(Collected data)
= = = = = = =
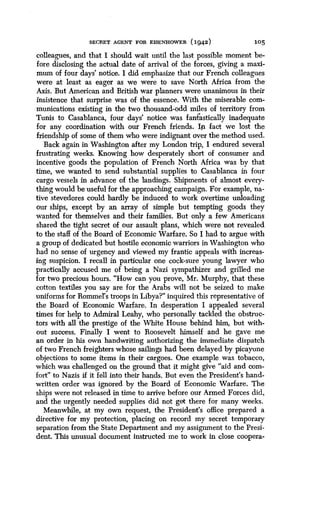 SECRET AGENT FOR EISENHOWER (1942)
	
105
colleagues, and that I should wait until the last possible moment be-
fore disclosing the actual date of arrival of the forces, giving a maxi-
mum of four days' notice. I did emphasize that our French colleagues
were at least as eager as we were to save North Africa from the
Axis . But American and British war planners were unanimous in their
insistence that surprise was of the essence. With the miserable com-
munications existing in the two thousand-odd miles of territory from
Tunis to Casablanca, four days' notice was fantastically inadequate
for any coordination with our French friends . Iit fact we lost the
friendship of some of them who were indignant over the method used .
Back again in Washington after my London trip, I endured several
frustrating weeks. Knowing how desperately short of consumer and
incentive goods the population of French North Africa was by that
time, we wanted to send substantial supplies to Casablanca in four
cargo vessels in advance of the landings . Shipments of almost every-
thing would be useful for the approaching campaign . For example, na-
tive stevedores could hardly be induced to work overtime unloading
our ships, except by an array of simple but tempting goods they
wanted for themselves and their families. But only a few Americans
shared the tight secret of our assault plans, which were not revealed
to the staff of the Board of Economic Warfare. So I had to argue with
a group of dedicated but hostile economic warriors in Washington who
bad no sense of urgency and viewed my frantic appeals with increas-
ing suspicion. I recall in particular one cock-sure young lawyer who
practically accused me of being a Nazi sympathizer and grilled me
for two precious hours . "How can you prove, Mr . Murphy, that these
cotton textiles you say are for the Arabs will not be seized to make
uniforms for Rommel's troops in Libya?" inquired this representative of
the Board of Economic Warfare . In desperation I appealed several
times for help to Admiral Leahy, who personally tackled the obstruc-
tors with all the prestige of the White House behind him, but with-
out success. Finally I went to Roosevelt himself and he gave me
an order in his own handwriting authorizing the immediate dispatch
of two French freighters whose sailings had been delayed by picayune
objections to some items in their cargoes. One example was tobacco,
which was challenged on the ground that it might give "aid and com-
fort" to Nazis if it fell into their hands . But even the President's hand-
written order was ignored by the Board of Economic Warfare . The
ships were not released in time to arrive before our Armed Forces did,
and the urgently needed supplies did not get there for many weeks .
Meanwhile, at my own request, the President's office prepared a
directive for my protection, placing on record my secret temporary
separation from the State Department and my assignment to the Presi-
dent. This unusual document instructed me to work in close coopera-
= = = = = = =
PROMPT:
Please copy the data above character for character, skipping any pictures.

RESULT FOR THIS TASK:
 SECRET AGENT FOR EISENHOWER (1942)
	
105
colleagues, and that I should wait until the last possible moment be-
fore disclosing the actual date of arrival of the forces, giving a maxi-
mum of four days' notice. I did emphasize that our French colleagues
were at least as eager as we were to save North Africa from the
Axis . But American and British war planners were unanimous in their
insistence that surprise was of the essence. With the miserable com-
munications existing in the two thousand-odd miles of territory from
Tunis to Casablanca, four days' notice was fantastically inadequate
for any coordination with our French friends . Iit fact we lost the
friendship of some of them who were indignant over the method used .
Back again in Washington after my London trip, I endured several
frustrating weeks. Knowing how desperately short of consumer and
incentive goods the population of French North Africa was by that
time, we wanted to send substantial supplies to Casablanca in four
cargo vessels in advance of the landings . Shipments of almost every-
thing would be useful for the approaching campaign . For example, na-
tive stevedores could hardly be induced to work overtime unloading
our ships, except by an array of simple but tempting goods they
wanted for themselves and their families. But only a few Americans
shared the tight secret of our assault plans, which were not revealed
to the staff of the Board of Economic Warfare. So I had to argue with
a group of dedicated but hostile economic warriors in Washington who
bad no sense of urgency and viewed my frantic appeals with increas-
ing suspicion. I recall in particular one cock-sure young lawyer who
practically accused me of being a Nazi sympathizer and grilled me
for two precious hours . "How can you prove, Mr . Murphy, that these
cotton textiles you say are for the Arabs will not be seized to make
uniforms for Rommel's troops in Libya?" inquired this representative of
the Board of Economic Warfare . In desperation I appealed several
times for help to Admiral Leahy, who personally tackled the obstruc-
tors with all the prestige of the White House behind him, but with-
out success. Finally I went to Roosevelt himself and he gave me
an order in his own handwriting authorizing the immediate dispatch
of two French freighters whose sailings had been delayed by picayune
objections to some items in their cargoes. One example was tobacco,
which was challenged on the ground that it might give "aid and com-
fort" to Nazis if it fell into their hands . But even the President's hand-
written order was ignored by the Board of Economic Warfare . The
ships were not released in time to arrive before our Armed Forces did,
and the urgently needed supplies did not get there for many weeks .
Meanwhile, at my own request, the President's office prepared a
directive for my protection, placing on record my secret temporary
separation from the State Department and my assignment to the Presi-
dent. This unusual document instructed me to work in close coopera-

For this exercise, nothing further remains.